Unlocking value from data is a journey. It involves investing in data infrastructure, analysts, scientists, and processes for managing data consumption. Even when data operations teams progress along this journey, growing pains crop up as more users want more data. The problems can spike quickly or grow subtly over time. You don’t have to grin and bear it; some tools and approaches can fix this. However, your data team should recognize that the following “time sink” issues are real and have a strategy to deal with them.
1. Access requires automation to scale
When you successfully set up a data catalog or implement a process for users to find and request access to data, administering access becomes an enormous problem. In typical data architectures, granting access to sensitive data often consists of a long list of manual tasks. For instance, creating and updating user accounts for multiple services can be very time-consuming.
Put it another way, no plan for Data Governance survives contact with users. Once you create your data infrastructure in a legacy Data Governance model, you will spend all your time providing access. For example, one global company I talked to had set up a data pipeline to move customer information successfully from one on-premises system to their cloud data warehouse.

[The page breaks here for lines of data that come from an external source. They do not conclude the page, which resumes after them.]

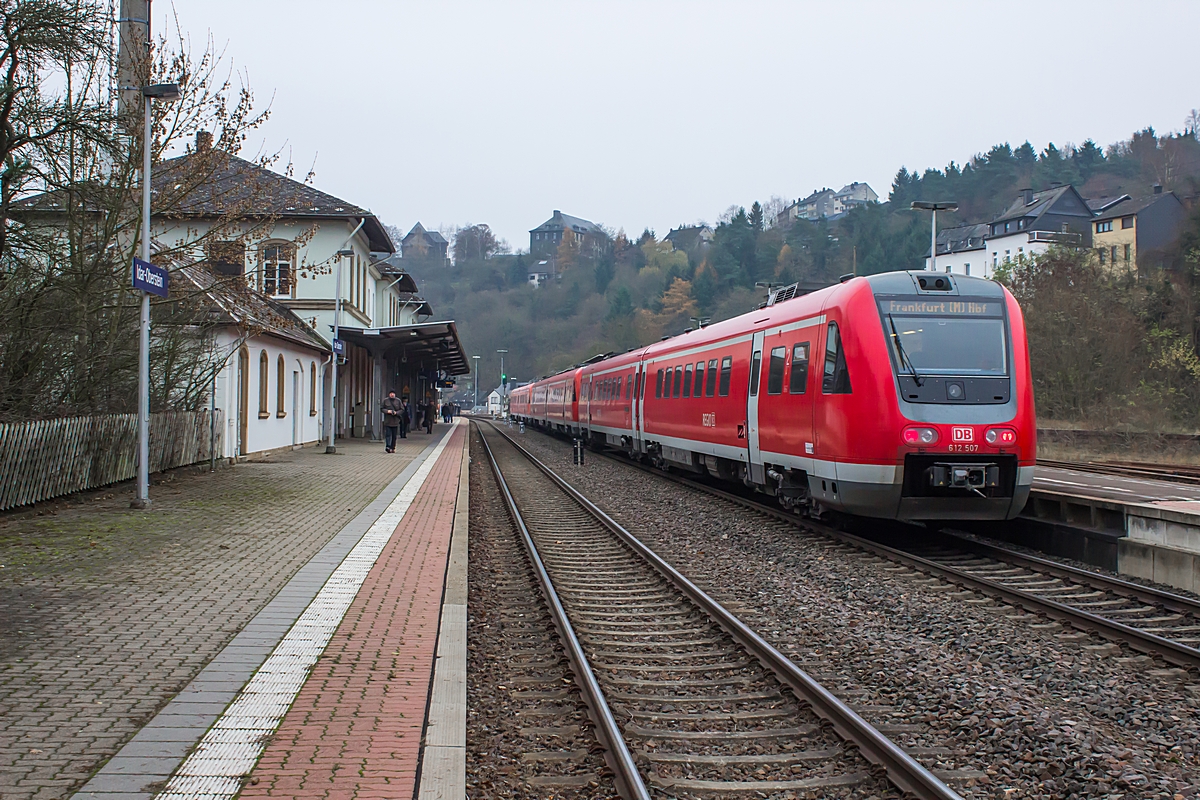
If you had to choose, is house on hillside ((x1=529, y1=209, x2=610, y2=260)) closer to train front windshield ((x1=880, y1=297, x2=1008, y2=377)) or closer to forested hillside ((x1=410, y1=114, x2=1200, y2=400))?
forested hillside ((x1=410, y1=114, x2=1200, y2=400))

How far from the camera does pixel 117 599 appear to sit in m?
7.30

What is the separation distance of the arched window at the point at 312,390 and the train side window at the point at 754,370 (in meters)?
18.8

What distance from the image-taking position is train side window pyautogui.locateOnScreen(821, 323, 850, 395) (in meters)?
10.5

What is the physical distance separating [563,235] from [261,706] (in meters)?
139

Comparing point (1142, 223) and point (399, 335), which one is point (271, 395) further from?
point (1142, 223)

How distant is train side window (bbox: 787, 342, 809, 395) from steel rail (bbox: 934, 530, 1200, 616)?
250cm

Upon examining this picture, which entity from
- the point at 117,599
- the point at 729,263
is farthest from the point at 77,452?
the point at 729,263

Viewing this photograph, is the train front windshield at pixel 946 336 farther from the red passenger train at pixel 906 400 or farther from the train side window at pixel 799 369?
the train side window at pixel 799 369

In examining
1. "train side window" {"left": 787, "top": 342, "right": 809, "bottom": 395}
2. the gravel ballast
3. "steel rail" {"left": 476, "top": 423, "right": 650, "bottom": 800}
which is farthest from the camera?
"train side window" {"left": 787, "top": 342, "right": 809, "bottom": 395}

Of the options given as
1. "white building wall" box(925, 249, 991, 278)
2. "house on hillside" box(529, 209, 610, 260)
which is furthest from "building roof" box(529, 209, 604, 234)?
Result: "white building wall" box(925, 249, 991, 278)

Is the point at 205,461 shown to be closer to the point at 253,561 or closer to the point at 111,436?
the point at 111,436

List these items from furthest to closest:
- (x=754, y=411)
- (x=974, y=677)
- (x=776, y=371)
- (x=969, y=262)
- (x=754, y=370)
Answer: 1. (x=969, y=262)
2. (x=754, y=370)
3. (x=754, y=411)
4. (x=776, y=371)
5. (x=974, y=677)

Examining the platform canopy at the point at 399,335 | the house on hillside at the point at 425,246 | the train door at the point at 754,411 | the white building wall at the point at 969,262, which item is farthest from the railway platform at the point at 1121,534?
the house on hillside at the point at 425,246

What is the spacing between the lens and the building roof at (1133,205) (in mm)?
68188
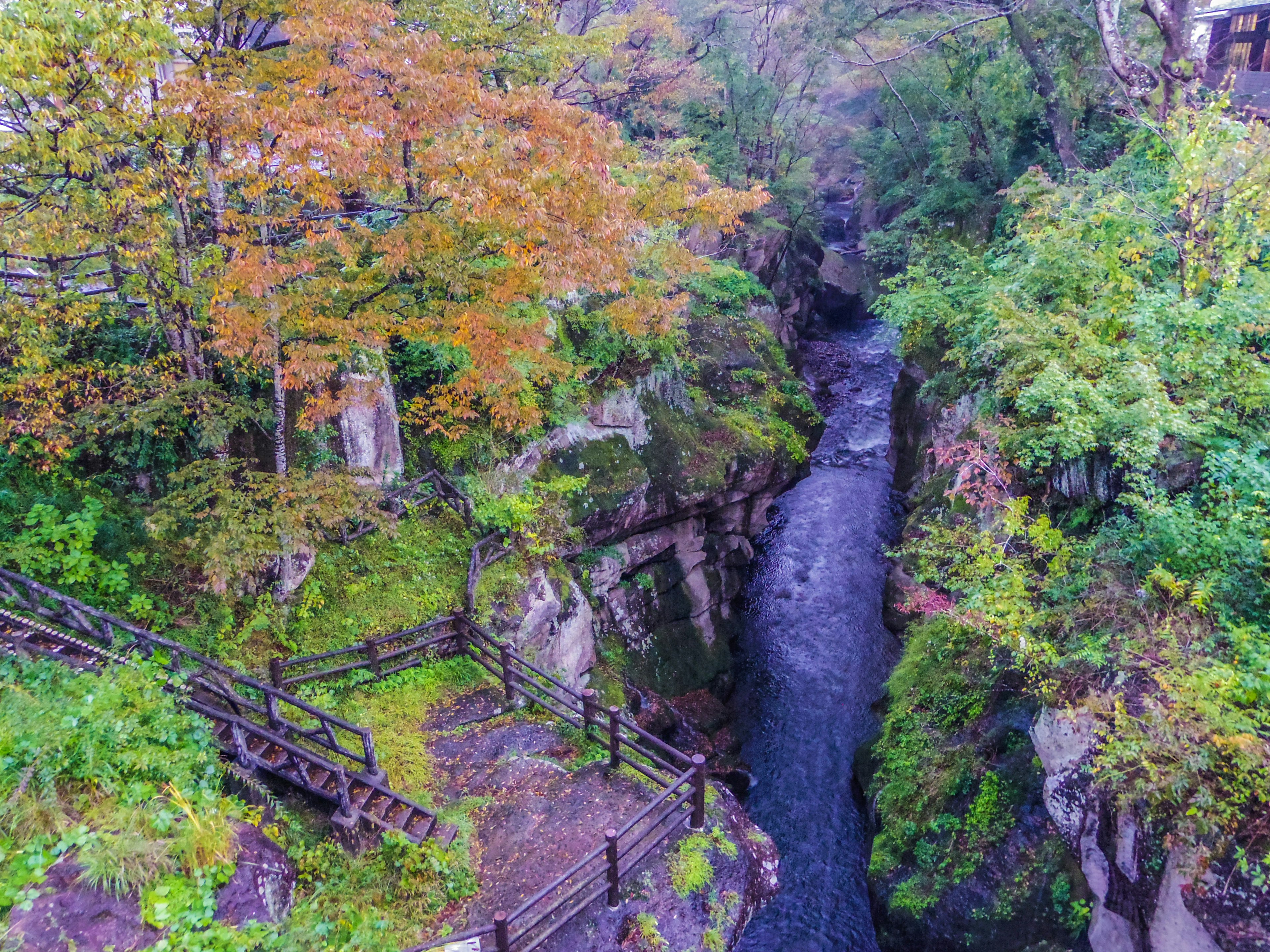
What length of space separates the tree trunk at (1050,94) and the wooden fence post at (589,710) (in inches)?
774

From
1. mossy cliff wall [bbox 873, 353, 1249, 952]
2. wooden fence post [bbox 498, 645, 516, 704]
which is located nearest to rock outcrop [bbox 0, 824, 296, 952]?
wooden fence post [bbox 498, 645, 516, 704]

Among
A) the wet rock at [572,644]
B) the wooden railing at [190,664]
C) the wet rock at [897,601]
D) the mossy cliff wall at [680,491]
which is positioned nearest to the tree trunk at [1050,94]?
the mossy cliff wall at [680,491]

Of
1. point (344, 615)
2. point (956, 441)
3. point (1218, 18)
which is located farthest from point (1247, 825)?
point (1218, 18)

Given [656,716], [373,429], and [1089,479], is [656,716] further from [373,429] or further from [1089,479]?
[1089,479]

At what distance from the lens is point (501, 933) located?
660cm

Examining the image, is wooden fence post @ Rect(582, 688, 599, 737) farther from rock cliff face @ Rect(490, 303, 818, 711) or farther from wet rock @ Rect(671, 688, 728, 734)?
wet rock @ Rect(671, 688, 728, 734)

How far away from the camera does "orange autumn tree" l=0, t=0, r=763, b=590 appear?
785 centimetres

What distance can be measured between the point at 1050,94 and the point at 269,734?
2408cm

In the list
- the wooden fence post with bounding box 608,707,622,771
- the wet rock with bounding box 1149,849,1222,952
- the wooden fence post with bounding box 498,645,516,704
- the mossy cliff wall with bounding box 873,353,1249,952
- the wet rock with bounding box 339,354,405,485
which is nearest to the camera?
the wet rock with bounding box 1149,849,1222,952

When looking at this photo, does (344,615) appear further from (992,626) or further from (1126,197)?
(1126,197)

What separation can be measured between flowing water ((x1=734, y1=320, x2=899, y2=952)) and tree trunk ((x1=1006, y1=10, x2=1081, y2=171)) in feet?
36.0

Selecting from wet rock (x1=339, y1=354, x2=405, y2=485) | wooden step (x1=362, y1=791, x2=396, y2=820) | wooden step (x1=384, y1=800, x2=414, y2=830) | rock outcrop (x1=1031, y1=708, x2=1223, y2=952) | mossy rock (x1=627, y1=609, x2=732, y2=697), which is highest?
wet rock (x1=339, y1=354, x2=405, y2=485)

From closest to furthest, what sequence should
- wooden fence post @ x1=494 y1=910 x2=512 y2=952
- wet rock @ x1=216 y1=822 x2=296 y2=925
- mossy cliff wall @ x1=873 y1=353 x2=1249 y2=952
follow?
1. wet rock @ x1=216 y1=822 x2=296 y2=925
2. wooden fence post @ x1=494 y1=910 x2=512 y2=952
3. mossy cliff wall @ x1=873 y1=353 x2=1249 y2=952

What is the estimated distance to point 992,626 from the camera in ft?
32.4
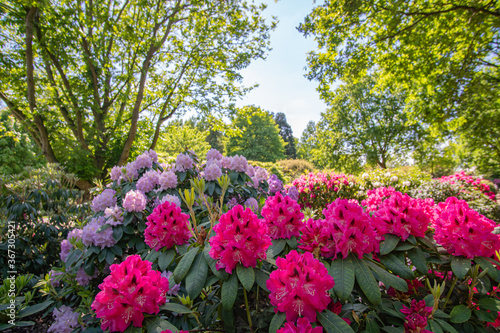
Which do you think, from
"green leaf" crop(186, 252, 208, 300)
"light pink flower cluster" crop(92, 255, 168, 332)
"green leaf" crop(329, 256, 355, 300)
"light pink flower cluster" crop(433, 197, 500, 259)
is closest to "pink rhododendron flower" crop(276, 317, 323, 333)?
"green leaf" crop(329, 256, 355, 300)

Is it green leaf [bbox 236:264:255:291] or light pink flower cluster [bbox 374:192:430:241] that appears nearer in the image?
green leaf [bbox 236:264:255:291]

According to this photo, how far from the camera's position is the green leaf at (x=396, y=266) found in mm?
1128

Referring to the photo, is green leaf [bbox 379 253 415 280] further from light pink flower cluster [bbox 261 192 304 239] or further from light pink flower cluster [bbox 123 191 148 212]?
light pink flower cluster [bbox 123 191 148 212]

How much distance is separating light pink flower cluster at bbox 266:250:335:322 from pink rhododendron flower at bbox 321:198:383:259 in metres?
0.23

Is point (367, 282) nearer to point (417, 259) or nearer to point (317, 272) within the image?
point (317, 272)

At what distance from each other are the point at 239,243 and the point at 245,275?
5.7 inches

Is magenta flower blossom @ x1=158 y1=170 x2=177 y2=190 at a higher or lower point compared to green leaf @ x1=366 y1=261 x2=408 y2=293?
higher

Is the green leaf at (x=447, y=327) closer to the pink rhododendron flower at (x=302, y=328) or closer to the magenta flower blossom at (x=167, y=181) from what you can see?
the pink rhododendron flower at (x=302, y=328)

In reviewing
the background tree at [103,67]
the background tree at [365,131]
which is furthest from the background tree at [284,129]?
the background tree at [103,67]

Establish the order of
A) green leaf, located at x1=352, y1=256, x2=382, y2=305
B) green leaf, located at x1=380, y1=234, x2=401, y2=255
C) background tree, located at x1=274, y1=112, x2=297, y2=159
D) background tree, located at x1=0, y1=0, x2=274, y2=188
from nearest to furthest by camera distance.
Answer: green leaf, located at x1=352, y1=256, x2=382, y2=305, green leaf, located at x1=380, y1=234, x2=401, y2=255, background tree, located at x1=0, y1=0, x2=274, y2=188, background tree, located at x1=274, y1=112, x2=297, y2=159

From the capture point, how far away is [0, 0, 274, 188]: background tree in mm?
6457

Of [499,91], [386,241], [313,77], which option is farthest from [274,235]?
[499,91]

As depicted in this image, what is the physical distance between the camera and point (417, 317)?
1.06 m

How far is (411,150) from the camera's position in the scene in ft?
67.5
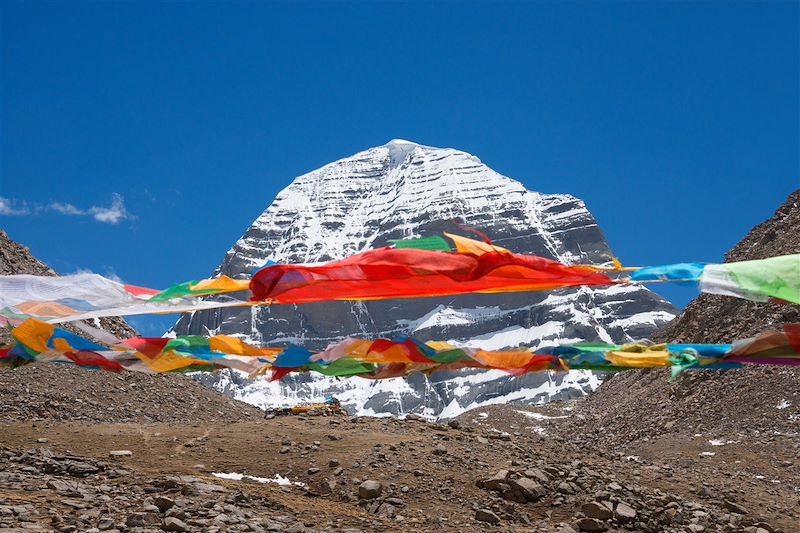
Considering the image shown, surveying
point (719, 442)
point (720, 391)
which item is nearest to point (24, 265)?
point (719, 442)

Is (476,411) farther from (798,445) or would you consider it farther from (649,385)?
(798,445)

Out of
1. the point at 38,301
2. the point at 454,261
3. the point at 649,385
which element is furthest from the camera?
the point at 649,385

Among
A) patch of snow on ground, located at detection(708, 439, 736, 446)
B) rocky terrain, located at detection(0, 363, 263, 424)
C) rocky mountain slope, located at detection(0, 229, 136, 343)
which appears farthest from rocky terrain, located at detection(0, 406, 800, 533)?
rocky mountain slope, located at detection(0, 229, 136, 343)

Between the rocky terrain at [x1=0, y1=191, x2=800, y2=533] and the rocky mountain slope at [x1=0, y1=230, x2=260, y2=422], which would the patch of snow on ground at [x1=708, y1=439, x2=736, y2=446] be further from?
the rocky mountain slope at [x1=0, y1=230, x2=260, y2=422]

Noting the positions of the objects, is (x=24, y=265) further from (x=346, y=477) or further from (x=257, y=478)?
(x=346, y=477)

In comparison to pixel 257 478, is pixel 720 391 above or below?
above

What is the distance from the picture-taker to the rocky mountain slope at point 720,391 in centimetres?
3200

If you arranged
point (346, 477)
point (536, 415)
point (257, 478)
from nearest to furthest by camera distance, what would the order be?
point (346, 477) < point (257, 478) < point (536, 415)

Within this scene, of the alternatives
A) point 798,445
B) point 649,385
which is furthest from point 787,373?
point 649,385

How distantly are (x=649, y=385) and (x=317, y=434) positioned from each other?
96.8ft

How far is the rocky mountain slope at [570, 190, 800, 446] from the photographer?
32.0 m

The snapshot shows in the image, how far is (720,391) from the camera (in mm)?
36156

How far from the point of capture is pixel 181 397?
32562 millimetres

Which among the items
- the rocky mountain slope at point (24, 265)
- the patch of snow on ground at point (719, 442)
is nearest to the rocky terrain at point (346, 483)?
the patch of snow on ground at point (719, 442)
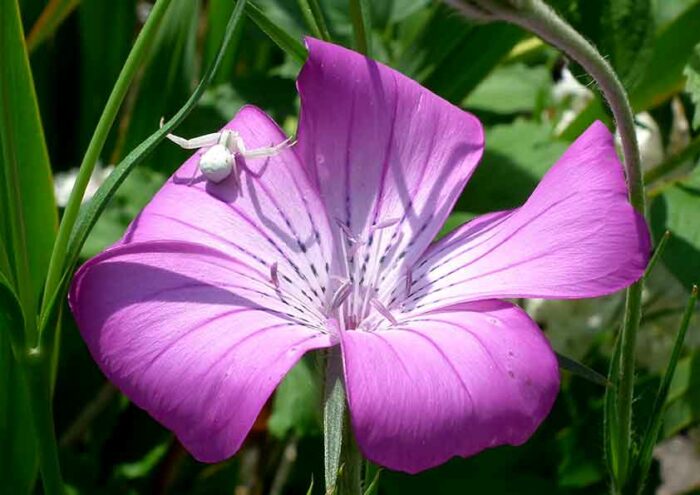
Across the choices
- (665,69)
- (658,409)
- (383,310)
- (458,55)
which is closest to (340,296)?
(383,310)

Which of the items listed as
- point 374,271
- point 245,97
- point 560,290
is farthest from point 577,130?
point 560,290

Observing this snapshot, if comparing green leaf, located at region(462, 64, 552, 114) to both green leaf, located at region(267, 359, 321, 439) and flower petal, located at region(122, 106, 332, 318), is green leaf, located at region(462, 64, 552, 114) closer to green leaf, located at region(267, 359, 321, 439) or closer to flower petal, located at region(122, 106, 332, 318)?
green leaf, located at region(267, 359, 321, 439)

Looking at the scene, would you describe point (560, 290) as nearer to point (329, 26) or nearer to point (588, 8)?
point (588, 8)

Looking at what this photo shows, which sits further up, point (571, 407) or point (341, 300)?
point (341, 300)

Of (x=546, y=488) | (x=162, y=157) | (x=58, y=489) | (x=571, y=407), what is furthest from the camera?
(x=162, y=157)

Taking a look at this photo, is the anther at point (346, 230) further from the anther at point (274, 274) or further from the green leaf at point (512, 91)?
the green leaf at point (512, 91)

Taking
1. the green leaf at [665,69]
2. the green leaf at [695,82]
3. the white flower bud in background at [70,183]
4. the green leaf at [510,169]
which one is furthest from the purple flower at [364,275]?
the white flower bud in background at [70,183]
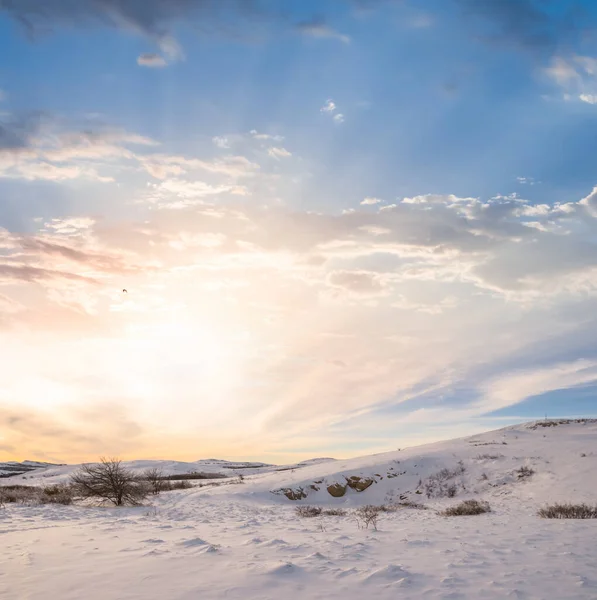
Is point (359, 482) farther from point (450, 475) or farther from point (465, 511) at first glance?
point (465, 511)

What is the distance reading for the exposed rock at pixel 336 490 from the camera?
87.4ft

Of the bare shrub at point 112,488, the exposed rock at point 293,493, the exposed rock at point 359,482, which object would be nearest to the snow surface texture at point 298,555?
the bare shrub at point 112,488

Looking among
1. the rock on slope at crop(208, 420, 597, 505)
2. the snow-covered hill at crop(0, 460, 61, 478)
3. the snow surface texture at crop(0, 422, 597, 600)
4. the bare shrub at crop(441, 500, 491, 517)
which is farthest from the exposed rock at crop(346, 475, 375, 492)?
the snow-covered hill at crop(0, 460, 61, 478)

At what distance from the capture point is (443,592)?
6.18 metres

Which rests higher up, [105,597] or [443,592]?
[105,597]

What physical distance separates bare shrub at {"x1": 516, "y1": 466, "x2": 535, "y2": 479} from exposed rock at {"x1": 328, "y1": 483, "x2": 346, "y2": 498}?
9143 mm

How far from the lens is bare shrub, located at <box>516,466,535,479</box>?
23891 mm

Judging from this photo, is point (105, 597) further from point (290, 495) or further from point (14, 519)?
point (290, 495)

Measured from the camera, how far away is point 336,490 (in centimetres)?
2688

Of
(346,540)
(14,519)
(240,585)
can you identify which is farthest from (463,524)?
(14,519)

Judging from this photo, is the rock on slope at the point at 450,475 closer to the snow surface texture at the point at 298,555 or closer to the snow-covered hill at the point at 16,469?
the snow surface texture at the point at 298,555

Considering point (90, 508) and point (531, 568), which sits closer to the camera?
point (531, 568)

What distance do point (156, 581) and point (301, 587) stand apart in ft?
6.65

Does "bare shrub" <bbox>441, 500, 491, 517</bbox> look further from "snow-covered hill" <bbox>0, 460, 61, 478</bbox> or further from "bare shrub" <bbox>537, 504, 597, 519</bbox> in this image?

They implemented tools for self-service access, yet the demand was so high that they spent the next three weeks solely focused on granting access to that one system.
The only way to scale access is to automate it:
- No-code approaches allow you to quickly enable access or block access to a data set within a cloud data warehouse, associate that policy with specific users, and apply various masking techniques within minutes.
- You can also see who your users are, what roles they have, and the sensitive data they’re accessing.
- You can then identify areas where you can apply access policy and make it easy to create an audit trail for governance. (I’ll come back to auditing later.)
- More mature organizations grappling with thousands of data users may already have a data catalog solution. Integrating a control and protection solution with the data catalog allows you to create the policies, manage them in the catalog, and automatically enforce them in connected databases.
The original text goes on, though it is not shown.